Keep going for dozens of these for page after page. Try to find in any of them a serious discussion of the costs of backup, storage, or transmission upgrades to try to make an electrical grid work with these intermittent generators. You won’t. And don’t think that the high-brow mainstream sources can be trusted for anything better. Here is the New York Times from August 17, 2023:  

“The cost of generating electricity from the sun and wind is falling fast and in many areas is now cheaper than gas, oil or coal.”

In the face of hundreds of different journalism outlets endlessly repeating in unison the mantra of cheap “renewable” electricity, it becomes difficult to blame the voters or the politicians for just nodding along with the crowd. Why do any mentally taxing independent thinking when everybody seems to be saying the same thing?

The problem is that the idea that wind and solar make the cheapest electricity is plain wrong. At least, it is plain wrong if the electricity you are talking about is the reliable sort that works whenever you want to turn on the switch. The idea that wind and solar are cheapest fails to take account of any of the ancillary costs necessary to make a fully-functioning grid: the entire system of backup facilities to provide the power when the wind is not blowing and the sun not shining; the transmission facilities to take the power from wherever is windy or sunny to anywhere else it may be needed on a moment’s notice; the batteries or other storage facilities to save up energy in anticipation of inevitable wind and solar droughts; and so forth. In short, the idea that wind and solar generation of electricity are the “cheapest” is classic misinformation, the endless repetition of an assertion that is clearly false and known to be false.

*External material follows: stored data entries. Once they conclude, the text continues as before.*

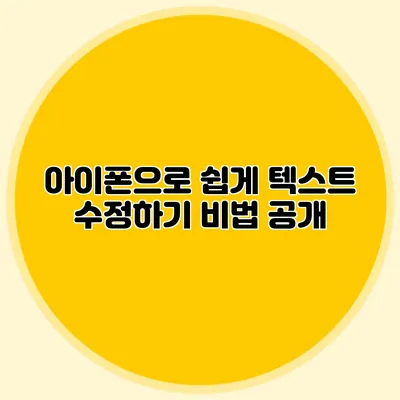 아이폰으로 쉽게 텍스트 수정하기 비법 공개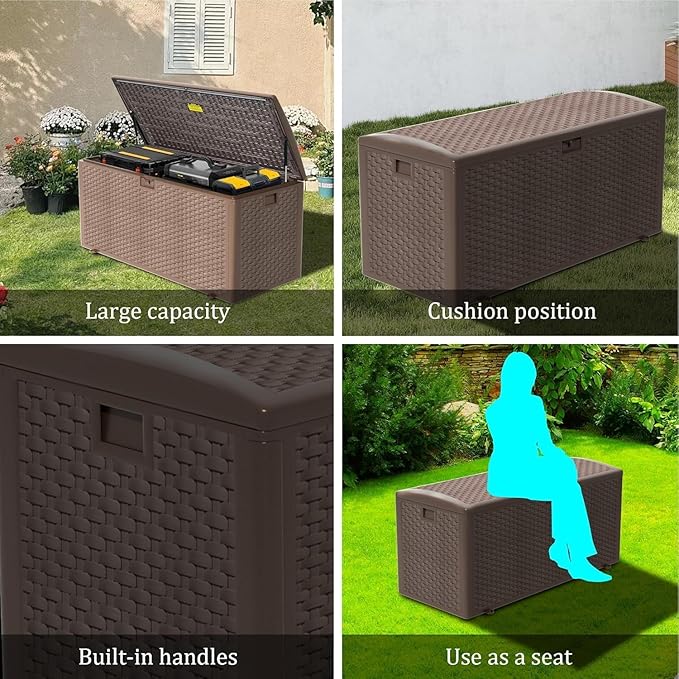 Large capacity

Cushion position

Built-in handles

Use as a seat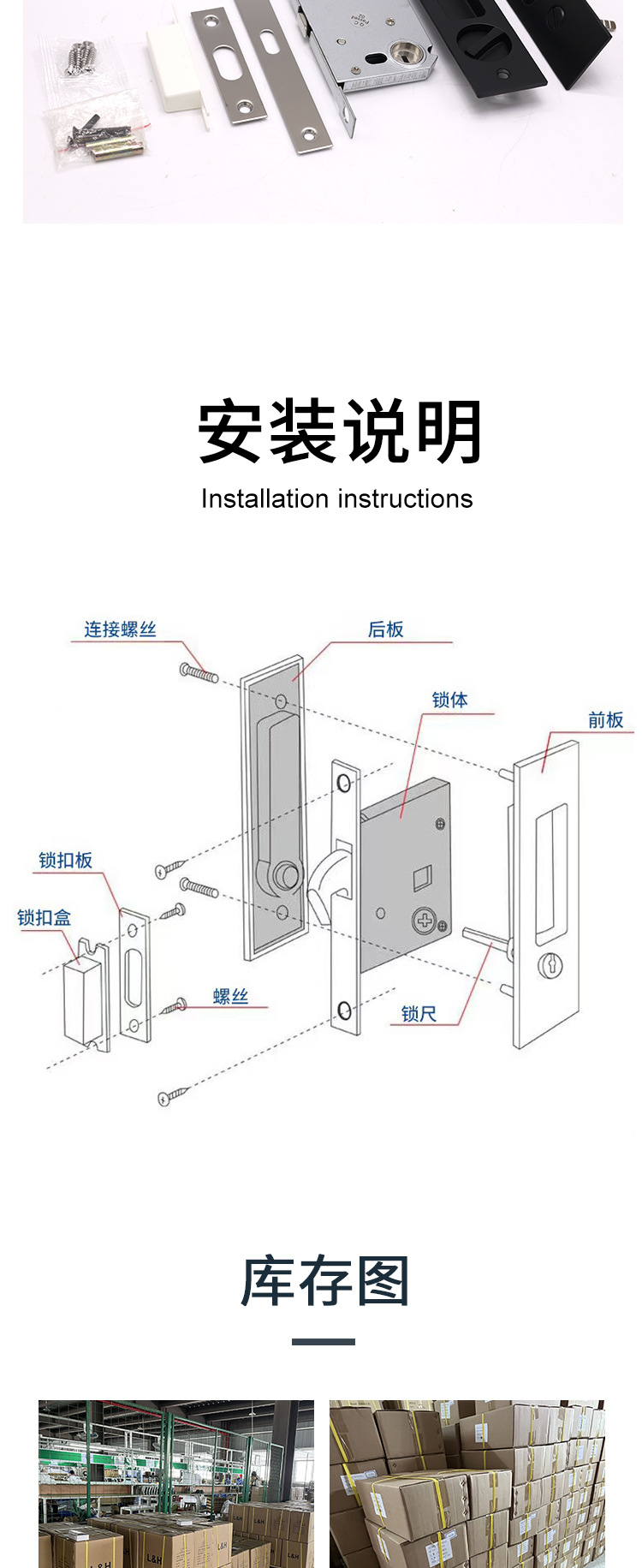 安装说明
Installation instructions

连接螺丝

后板

锁体

前板

锁扣板

锁扣盒

螺丝

锁尺

库存图

L&H

L&H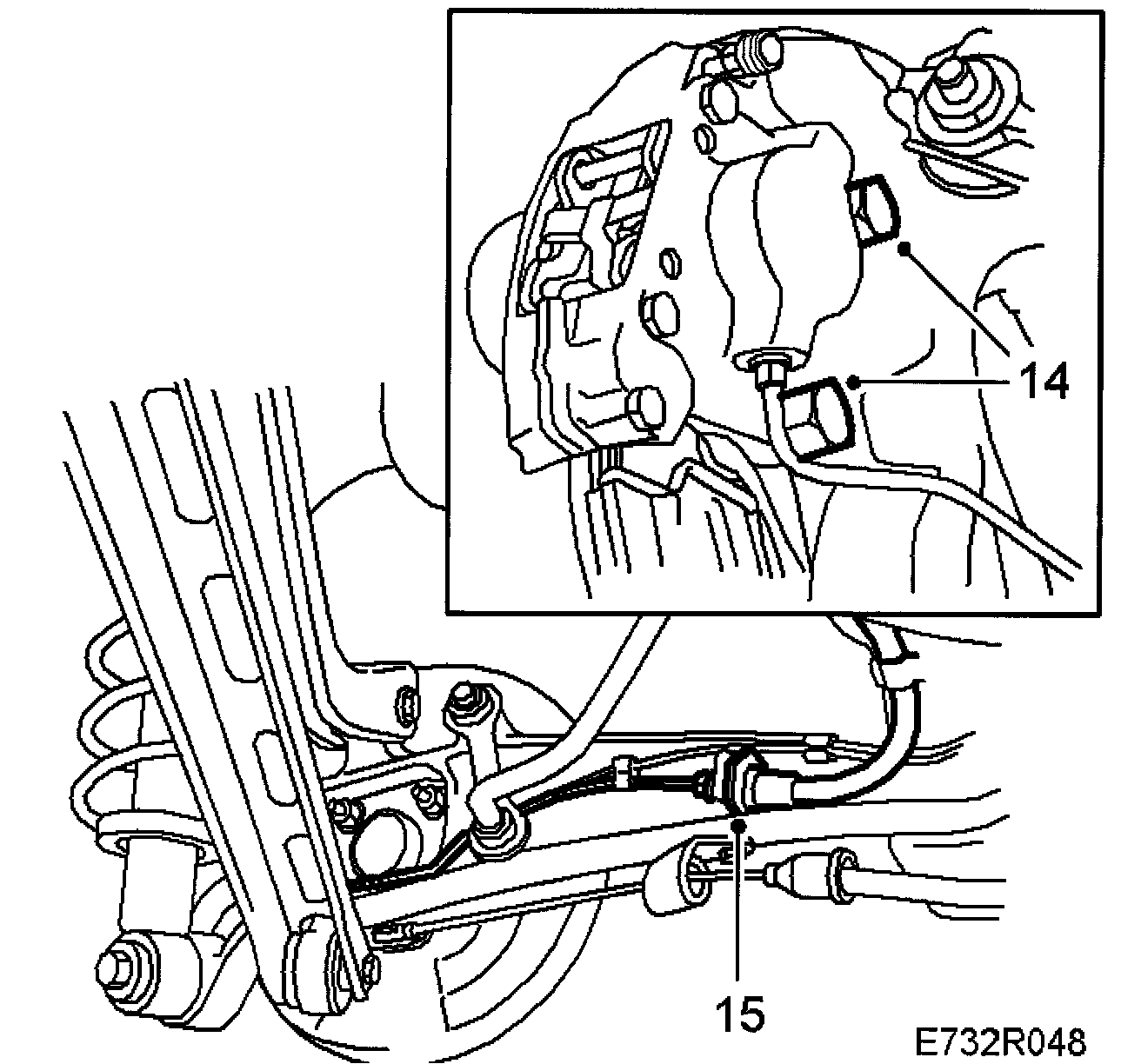 14

15

E732R048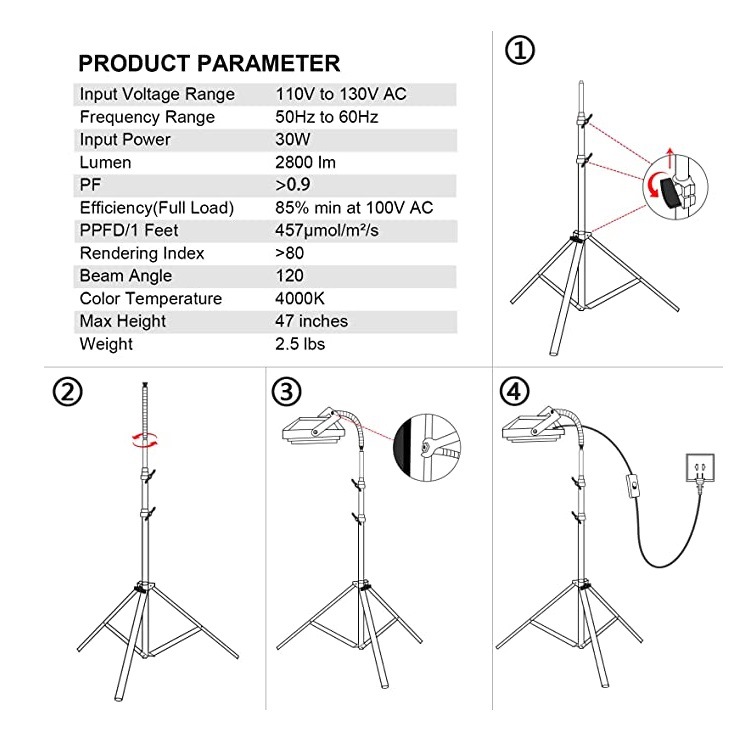 PRODUCT PARAMETER

| | |
|---|---|
| Input Voltage Range | 110V to 130V AC |
| Frequency Range | 50Hz to 60Hz |
| Input Power | 30W |
| Lumen | 2800 lm |
| PF | >0.9 |
| Efficiency(Full Load) | 85% min at 100V AC |
| PPFD/1 Feet | 457μmol/m²/s |
| Rendering Index | >80 |
| Beam Angle | 120 |
| Color Temperature | 4000K |
| Max Height | 47 inches |
| Weight | 2.5 lbs |

①

②

③

④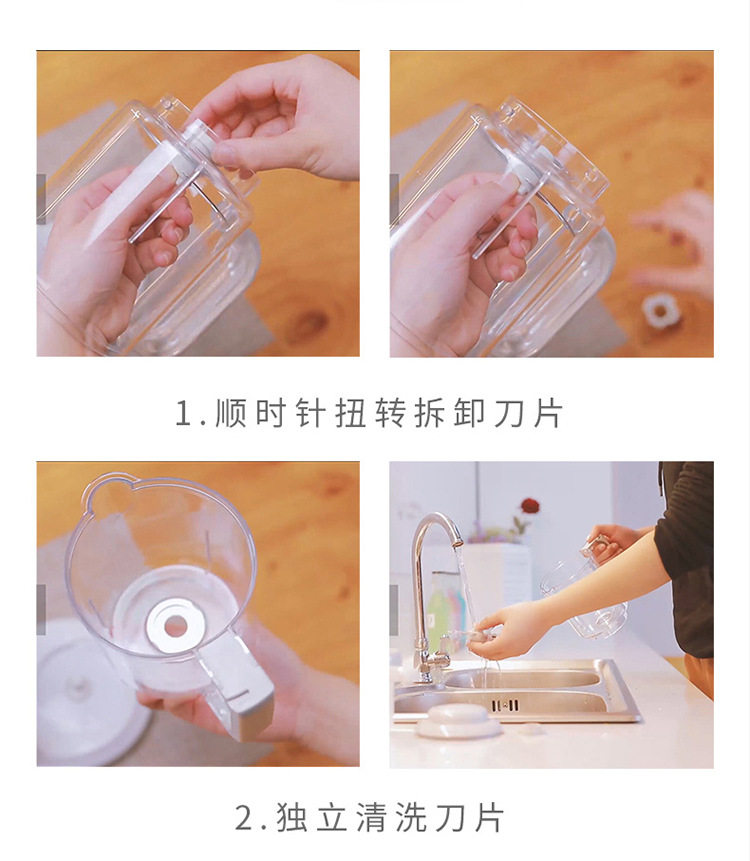 1.顺时针扭转拆卸刀片

2.独立清洗刀片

Meanwhile, among the people incapable of seeing through the fog of misinformation on this subject are our current President, and the Governors of New York and California. In the case of the states, they throw tens of billions of dollars of handouts and subsidies to develop wind and solar facilities (hundreds of billions of dollars in the case of the feds), never having the presence of mind to realize that none of that would be necessary of this method of generation were actually cheaper as claimed.

Between the vast mis-allocation of resources and the sheer preposterousness of the proposition in question, I think that this assertion of wind and solar electricity generation being “cheapest” definitely has the claim for the number one spot.